Market Update: October 2017
INVESTMENT ADVISORY SERVICES FEATURED ECONOMIC INDICATOR
Corporate Spreads Tightening
Corporate spreads, or the difference in yields on a corporate bond and a Treasury bond with a similar maturity, have generally declined over the past year. In part, this reflects strong overall credit conditions as the default rate in the year ended in August fell to 2.9% according to Moody’s Investors Services. However, tightening spreads pose risks for investors who increasingly believe corporate bond yields do not adequately compensate them for credit risk. According to a recent Bank of America Merrill Lynch survey, 81% of global fund managers said corporate bond markets are “overvalued.”

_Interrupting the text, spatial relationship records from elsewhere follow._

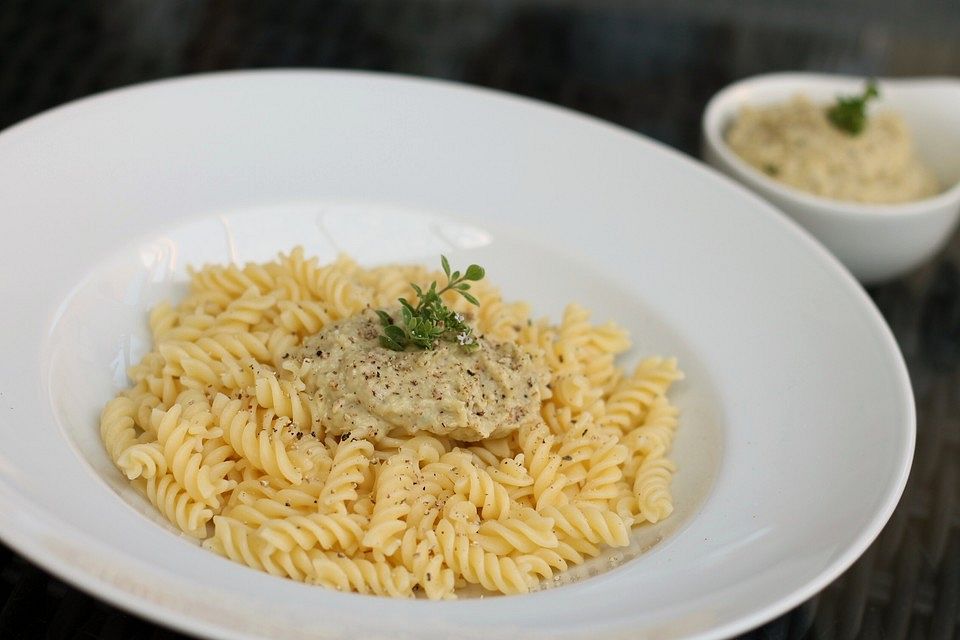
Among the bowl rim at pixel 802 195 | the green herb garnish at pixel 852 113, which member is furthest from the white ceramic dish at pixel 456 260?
the green herb garnish at pixel 852 113

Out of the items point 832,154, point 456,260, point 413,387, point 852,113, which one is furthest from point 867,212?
point 413,387

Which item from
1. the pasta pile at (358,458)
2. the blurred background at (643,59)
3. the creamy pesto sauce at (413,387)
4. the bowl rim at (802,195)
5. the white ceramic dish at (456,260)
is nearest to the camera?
the white ceramic dish at (456,260)

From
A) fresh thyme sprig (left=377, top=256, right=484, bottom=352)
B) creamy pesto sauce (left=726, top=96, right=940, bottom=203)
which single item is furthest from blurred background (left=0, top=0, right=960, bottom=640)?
fresh thyme sprig (left=377, top=256, right=484, bottom=352)

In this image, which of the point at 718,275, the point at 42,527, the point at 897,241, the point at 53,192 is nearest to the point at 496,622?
the point at 42,527

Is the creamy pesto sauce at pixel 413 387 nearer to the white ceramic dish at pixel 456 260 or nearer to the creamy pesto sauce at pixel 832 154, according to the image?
the white ceramic dish at pixel 456 260

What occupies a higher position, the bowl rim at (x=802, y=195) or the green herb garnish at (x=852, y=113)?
the green herb garnish at (x=852, y=113)

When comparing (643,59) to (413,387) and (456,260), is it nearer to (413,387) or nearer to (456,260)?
(456,260)
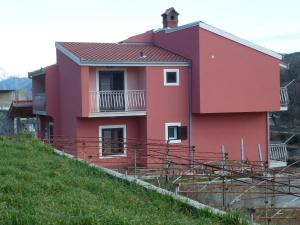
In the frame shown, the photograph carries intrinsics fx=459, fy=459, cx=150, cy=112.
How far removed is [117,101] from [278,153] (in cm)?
956

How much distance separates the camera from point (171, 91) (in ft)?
71.2

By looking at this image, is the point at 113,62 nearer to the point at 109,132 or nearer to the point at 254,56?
the point at 109,132

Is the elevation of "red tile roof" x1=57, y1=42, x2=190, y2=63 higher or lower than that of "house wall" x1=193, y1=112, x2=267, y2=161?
higher

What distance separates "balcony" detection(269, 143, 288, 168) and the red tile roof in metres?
6.95

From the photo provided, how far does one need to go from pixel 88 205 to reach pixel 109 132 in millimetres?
14622

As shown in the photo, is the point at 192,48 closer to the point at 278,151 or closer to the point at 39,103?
the point at 278,151

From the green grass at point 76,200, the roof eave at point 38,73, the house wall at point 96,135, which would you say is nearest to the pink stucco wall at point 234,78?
the house wall at point 96,135

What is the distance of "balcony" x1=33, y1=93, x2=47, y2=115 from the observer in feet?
79.2

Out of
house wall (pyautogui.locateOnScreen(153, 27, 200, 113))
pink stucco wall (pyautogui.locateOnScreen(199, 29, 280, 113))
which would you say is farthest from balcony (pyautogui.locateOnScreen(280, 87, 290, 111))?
house wall (pyautogui.locateOnScreen(153, 27, 200, 113))

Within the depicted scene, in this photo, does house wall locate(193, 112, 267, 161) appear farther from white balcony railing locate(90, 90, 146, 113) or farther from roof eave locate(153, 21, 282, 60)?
roof eave locate(153, 21, 282, 60)

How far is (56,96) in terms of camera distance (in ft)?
76.8

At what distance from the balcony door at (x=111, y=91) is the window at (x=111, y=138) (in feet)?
3.97

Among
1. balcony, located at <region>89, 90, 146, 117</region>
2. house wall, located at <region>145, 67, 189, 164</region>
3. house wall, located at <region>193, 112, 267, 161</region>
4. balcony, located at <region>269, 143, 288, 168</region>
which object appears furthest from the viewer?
balcony, located at <region>269, 143, 288, 168</region>

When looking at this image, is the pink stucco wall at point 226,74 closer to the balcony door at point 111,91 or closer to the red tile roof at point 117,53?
the red tile roof at point 117,53
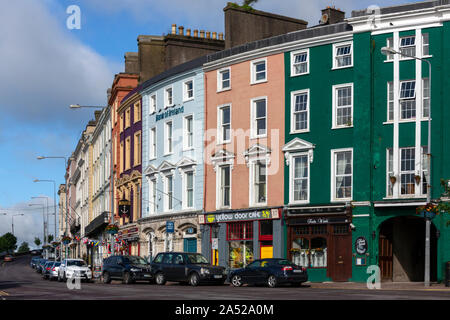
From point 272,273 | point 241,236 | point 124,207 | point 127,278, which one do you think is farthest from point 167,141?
point 272,273

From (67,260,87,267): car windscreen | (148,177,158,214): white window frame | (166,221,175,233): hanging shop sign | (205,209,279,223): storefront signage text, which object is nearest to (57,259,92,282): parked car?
(67,260,87,267): car windscreen

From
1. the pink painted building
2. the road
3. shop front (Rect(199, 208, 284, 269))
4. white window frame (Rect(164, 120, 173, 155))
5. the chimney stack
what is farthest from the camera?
white window frame (Rect(164, 120, 173, 155))

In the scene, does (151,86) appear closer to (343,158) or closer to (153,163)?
(153,163)

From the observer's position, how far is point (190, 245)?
161 ft

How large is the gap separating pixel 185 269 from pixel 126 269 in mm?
4737

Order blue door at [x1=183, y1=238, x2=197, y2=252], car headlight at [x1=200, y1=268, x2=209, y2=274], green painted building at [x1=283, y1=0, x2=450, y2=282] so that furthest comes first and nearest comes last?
1. blue door at [x1=183, y1=238, x2=197, y2=252]
2. green painted building at [x1=283, y1=0, x2=450, y2=282]
3. car headlight at [x1=200, y1=268, x2=209, y2=274]

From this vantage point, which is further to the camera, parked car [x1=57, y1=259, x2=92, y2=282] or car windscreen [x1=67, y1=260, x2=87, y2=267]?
car windscreen [x1=67, y1=260, x2=87, y2=267]

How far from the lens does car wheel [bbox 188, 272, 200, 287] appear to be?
35938mm

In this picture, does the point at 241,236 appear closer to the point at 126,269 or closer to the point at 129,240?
the point at 126,269

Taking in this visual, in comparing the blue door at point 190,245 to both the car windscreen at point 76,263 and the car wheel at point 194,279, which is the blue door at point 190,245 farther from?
the car wheel at point 194,279

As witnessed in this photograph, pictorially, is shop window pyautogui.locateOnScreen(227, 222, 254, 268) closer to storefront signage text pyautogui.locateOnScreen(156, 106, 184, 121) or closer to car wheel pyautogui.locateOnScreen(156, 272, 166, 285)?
car wheel pyautogui.locateOnScreen(156, 272, 166, 285)

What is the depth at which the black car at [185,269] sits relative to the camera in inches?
1414

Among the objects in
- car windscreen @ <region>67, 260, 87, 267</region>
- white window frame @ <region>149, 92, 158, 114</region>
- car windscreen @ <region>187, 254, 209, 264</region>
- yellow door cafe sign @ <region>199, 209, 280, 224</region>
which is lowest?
car windscreen @ <region>67, 260, 87, 267</region>

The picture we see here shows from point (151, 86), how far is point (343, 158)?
19938 mm
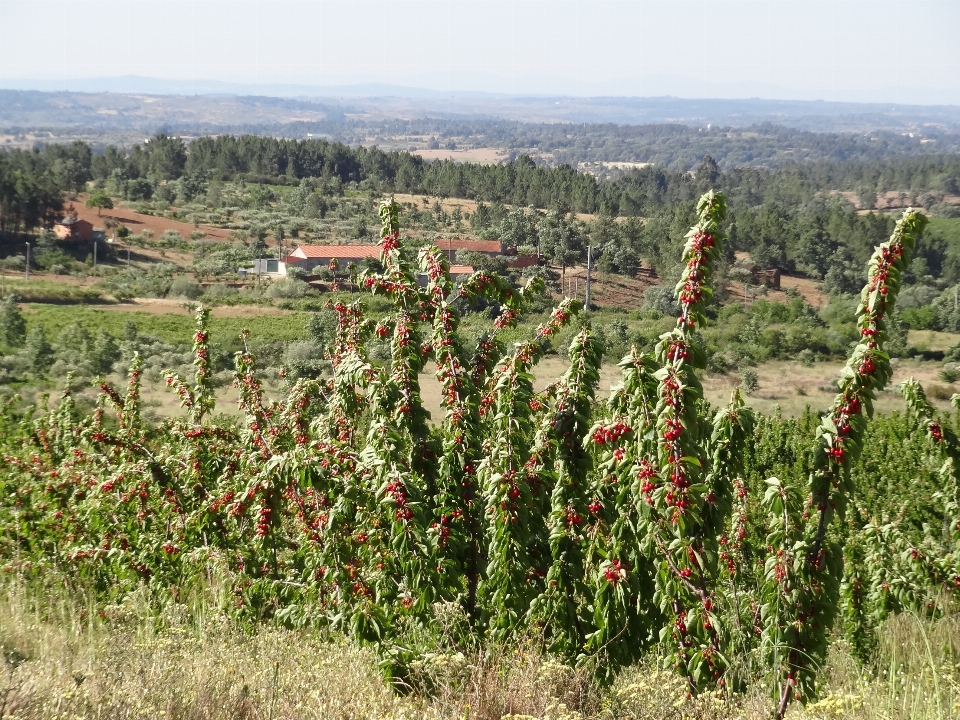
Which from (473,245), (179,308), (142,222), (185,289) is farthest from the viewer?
(142,222)

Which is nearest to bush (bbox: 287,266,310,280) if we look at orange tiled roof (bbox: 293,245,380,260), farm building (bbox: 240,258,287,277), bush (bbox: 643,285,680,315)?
farm building (bbox: 240,258,287,277)

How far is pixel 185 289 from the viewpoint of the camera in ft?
147

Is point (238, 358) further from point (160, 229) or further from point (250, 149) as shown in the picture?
point (250, 149)

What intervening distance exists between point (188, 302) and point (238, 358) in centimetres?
3810

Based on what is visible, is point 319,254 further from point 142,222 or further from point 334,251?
point 142,222

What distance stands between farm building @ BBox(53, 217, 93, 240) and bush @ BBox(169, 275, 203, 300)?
11.7 m

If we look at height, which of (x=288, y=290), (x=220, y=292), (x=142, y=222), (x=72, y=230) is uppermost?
(x=142, y=222)

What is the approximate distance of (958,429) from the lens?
758 inches

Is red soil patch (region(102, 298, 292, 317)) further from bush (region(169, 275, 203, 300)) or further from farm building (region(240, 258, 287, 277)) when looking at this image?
farm building (region(240, 258, 287, 277))

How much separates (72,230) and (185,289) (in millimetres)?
13240

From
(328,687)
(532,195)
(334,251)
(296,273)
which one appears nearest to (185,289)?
(296,273)

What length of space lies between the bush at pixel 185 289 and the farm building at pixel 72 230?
1166 centimetres

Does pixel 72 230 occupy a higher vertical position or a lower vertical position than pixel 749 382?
higher

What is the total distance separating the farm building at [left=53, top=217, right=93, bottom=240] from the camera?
5244cm
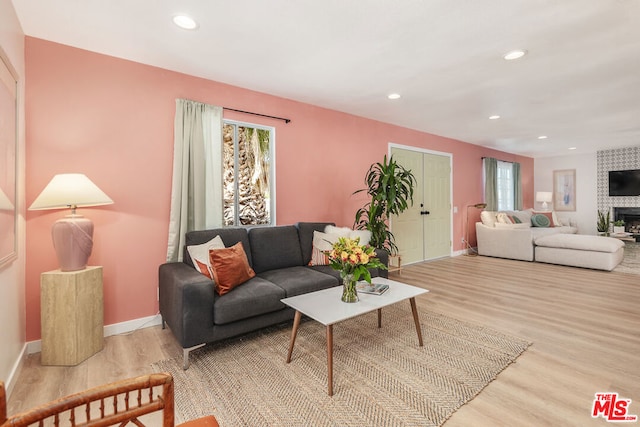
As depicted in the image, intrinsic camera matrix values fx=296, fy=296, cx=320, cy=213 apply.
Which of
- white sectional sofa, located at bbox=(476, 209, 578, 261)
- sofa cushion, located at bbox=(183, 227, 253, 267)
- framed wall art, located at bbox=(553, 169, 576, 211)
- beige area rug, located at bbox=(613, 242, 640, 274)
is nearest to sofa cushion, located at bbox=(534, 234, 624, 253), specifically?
white sectional sofa, located at bbox=(476, 209, 578, 261)

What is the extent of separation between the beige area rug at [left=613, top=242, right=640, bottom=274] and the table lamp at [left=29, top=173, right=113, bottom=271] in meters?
7.19

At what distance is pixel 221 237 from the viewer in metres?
3.00

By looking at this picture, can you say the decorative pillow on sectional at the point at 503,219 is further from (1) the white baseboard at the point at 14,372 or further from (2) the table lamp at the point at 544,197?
(1) the white baseboard at the point at 14,372

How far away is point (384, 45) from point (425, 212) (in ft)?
12.5

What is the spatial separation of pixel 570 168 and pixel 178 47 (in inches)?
395

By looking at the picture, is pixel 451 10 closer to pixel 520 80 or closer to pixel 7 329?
pixel 520 80

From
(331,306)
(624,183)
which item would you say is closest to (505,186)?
(624,183)

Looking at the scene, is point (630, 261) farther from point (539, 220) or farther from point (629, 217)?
point (629, 217)

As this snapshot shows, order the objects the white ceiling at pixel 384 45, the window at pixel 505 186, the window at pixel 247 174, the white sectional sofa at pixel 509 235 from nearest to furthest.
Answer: the white ceiling at pixel 384 45 < the window at pixel 247 174 < the white sectional sofa at pixel 509 235 < the window at pixel 505 186

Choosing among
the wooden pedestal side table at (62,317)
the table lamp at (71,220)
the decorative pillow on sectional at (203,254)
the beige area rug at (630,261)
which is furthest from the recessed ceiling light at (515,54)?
the beige area rug at (630,261)

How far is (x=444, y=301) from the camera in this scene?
355 cm

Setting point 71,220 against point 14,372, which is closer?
point 14,372

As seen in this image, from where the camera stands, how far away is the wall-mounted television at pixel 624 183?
7.26 meters

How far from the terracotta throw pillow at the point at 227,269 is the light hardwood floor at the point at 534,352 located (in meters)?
0.63
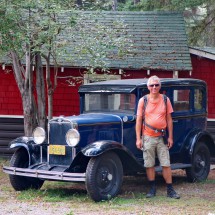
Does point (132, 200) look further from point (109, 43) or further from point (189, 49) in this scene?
point (189, 49)

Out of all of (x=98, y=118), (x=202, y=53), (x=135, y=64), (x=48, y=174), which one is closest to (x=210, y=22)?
(x=202, y=53)

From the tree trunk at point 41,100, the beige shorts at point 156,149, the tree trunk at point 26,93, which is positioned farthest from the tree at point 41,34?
the beige shorts at point 156,149

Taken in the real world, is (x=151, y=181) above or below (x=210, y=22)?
below

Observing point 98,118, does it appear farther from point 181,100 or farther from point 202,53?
point 202,53

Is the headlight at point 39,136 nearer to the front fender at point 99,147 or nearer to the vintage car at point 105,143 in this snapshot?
the vintage car at point 105,143

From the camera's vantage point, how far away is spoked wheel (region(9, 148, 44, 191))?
38.4 feet

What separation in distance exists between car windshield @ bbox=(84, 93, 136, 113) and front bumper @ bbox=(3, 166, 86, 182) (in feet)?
6.37

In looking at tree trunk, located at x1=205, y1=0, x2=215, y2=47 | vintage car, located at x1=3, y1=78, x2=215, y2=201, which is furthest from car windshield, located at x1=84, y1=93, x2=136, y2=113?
tree trunk, located at x1=205, y1=0, x2=215, y2=47

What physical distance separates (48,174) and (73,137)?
2.45 feet

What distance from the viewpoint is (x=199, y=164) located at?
42.5 ft

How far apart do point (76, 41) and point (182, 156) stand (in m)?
4.28

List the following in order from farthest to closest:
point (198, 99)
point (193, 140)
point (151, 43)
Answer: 1. point (151, 43)
2. point (198, 99)
3. point (193, 140)

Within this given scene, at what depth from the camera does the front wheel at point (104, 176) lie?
1050 centimetres

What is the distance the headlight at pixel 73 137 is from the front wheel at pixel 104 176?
464mm
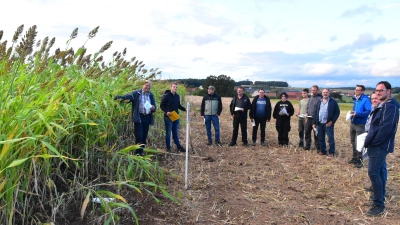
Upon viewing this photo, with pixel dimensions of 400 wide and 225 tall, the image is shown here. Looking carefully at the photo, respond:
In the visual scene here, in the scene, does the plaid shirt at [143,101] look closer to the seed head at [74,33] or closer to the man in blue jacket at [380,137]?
the seed head at [74,33]

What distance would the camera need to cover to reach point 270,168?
6.49 m

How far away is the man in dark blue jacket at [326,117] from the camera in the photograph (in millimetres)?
7449

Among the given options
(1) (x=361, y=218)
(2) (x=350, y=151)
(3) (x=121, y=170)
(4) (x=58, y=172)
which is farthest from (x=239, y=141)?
(4) (x=58, y=172)

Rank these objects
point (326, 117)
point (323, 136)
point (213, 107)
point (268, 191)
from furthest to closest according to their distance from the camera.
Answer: point (213, 107)
point (323, 136)
point (326, 117)
point (268, 191)

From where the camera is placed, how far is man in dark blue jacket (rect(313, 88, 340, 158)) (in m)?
7.45

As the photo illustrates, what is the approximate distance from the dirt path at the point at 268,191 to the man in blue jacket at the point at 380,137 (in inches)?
9.6

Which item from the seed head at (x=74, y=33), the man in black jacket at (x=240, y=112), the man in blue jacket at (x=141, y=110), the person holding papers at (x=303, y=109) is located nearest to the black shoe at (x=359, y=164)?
the person holding papers at (x=303, y=109)

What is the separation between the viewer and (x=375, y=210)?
169 inches

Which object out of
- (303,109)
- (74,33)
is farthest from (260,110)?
(74,33)

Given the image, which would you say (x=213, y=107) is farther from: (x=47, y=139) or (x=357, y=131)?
(x=47, y=139)

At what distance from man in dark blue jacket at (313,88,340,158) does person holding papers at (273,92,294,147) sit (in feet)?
3.75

INVESTMENT ADVISORY SERVICES RECENT NEWS
Fed Plans to Shrink Balance Sheet
The Federal Reserve confirmed in September that it will begin shrinking its balance sheet in October. The Fed’s balance sheet has grown substantially through a program known as Quantitative Easing, which was intended to help keep interest rates low. The balance sheet wind-down will begin by allowing $10 billion of securities to mature every month without reinvesting the principal. The Fed’s clearly articulated plan should provide a level of market stability, but the full market impact is unknown. Less buying by the Fed may push up long-term rates somewhat. This impact may be offset by investors who view the Fed’s wind-down as slowing growth, reducing inflation expectations and ultimately placing downward pressure on long-term rates.